======== Data shown ========

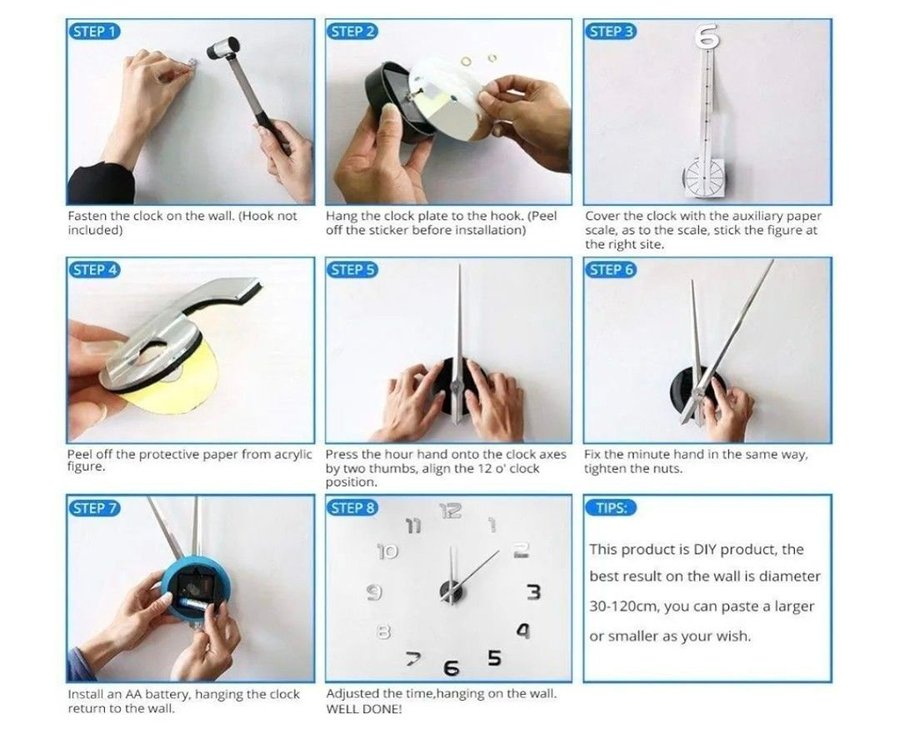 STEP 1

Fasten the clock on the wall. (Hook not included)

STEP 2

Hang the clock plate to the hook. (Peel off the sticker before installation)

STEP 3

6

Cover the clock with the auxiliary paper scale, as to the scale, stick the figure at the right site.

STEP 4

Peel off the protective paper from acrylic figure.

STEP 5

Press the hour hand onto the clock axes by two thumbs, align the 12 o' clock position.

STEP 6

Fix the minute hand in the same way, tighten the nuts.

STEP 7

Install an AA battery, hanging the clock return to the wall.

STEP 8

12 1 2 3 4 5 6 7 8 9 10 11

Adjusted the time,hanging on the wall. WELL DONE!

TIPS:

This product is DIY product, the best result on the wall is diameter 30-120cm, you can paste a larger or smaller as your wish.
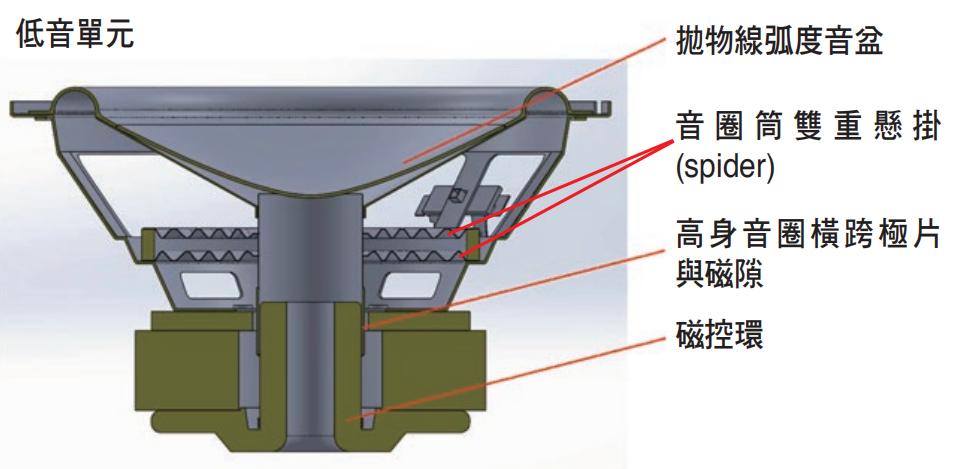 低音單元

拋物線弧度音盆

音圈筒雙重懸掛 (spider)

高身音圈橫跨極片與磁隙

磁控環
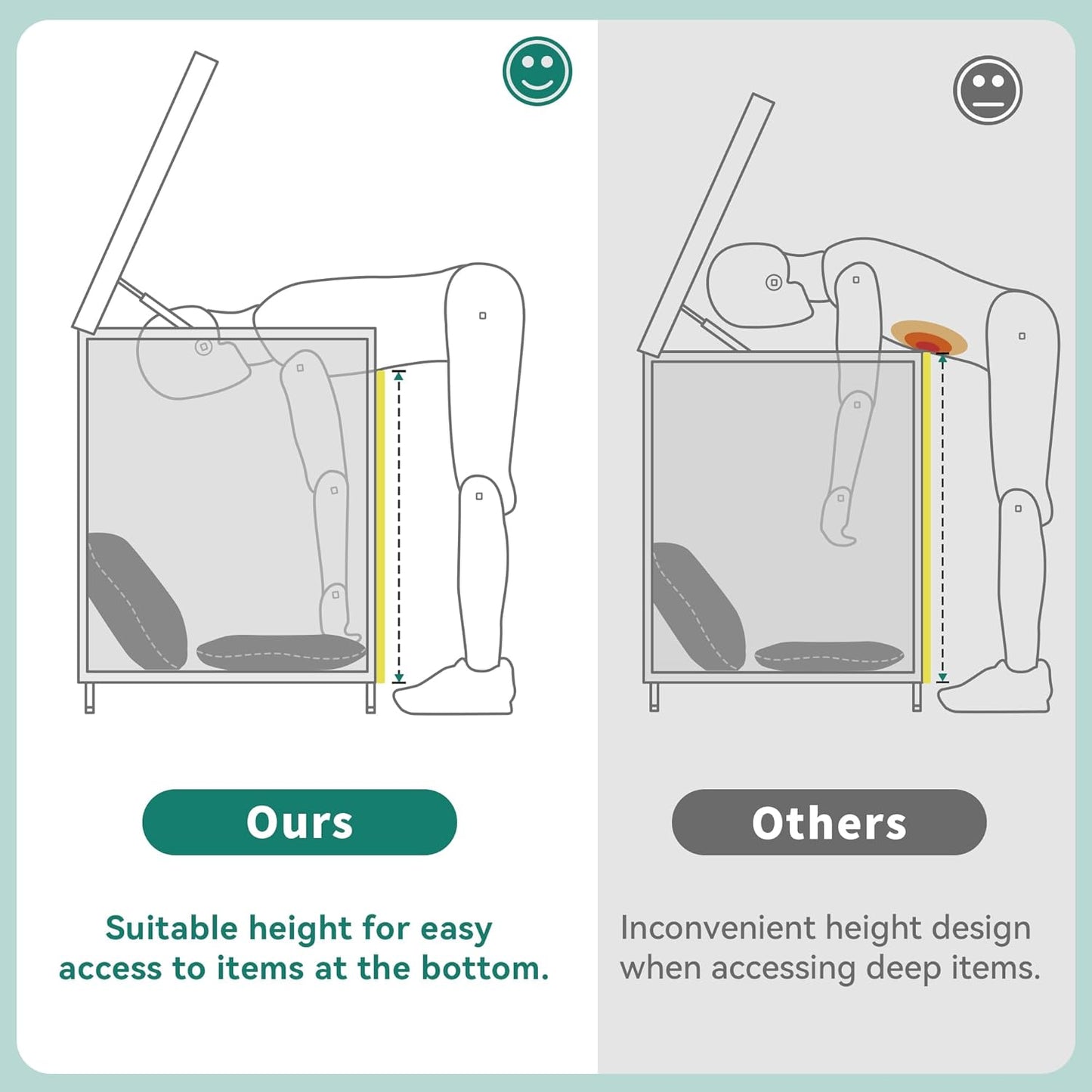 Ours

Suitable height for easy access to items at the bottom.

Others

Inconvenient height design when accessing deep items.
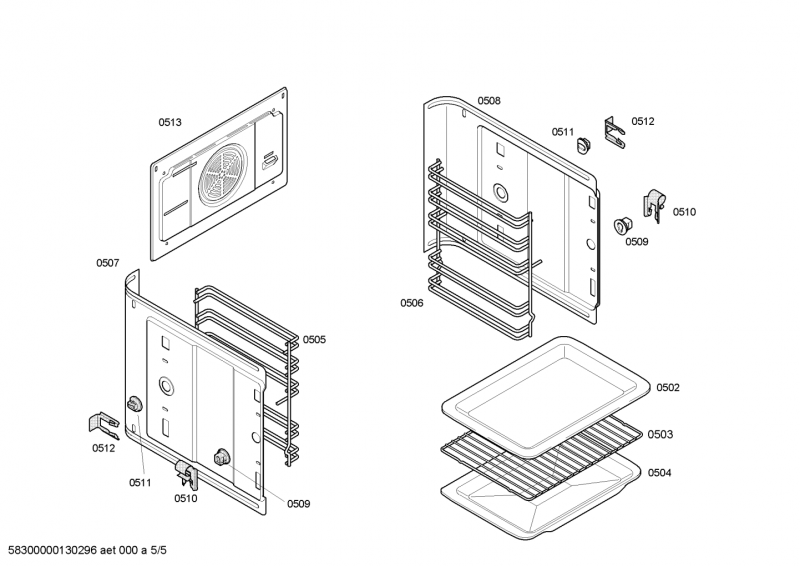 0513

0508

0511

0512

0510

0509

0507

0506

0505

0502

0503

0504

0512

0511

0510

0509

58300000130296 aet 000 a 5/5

========
======== Data shown ========

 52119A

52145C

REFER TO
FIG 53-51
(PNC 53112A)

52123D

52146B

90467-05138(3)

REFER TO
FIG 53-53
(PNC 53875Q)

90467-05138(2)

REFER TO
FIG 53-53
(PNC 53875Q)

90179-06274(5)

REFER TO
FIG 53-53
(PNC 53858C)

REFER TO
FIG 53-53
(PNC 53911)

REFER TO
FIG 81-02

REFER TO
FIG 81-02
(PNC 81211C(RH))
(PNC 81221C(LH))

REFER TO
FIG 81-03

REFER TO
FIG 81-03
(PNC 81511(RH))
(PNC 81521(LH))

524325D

========

▶ _What you should do_
Find out how many lines of the listing above include the word "Peel", and give that number alone.

▶ _Completed task_
2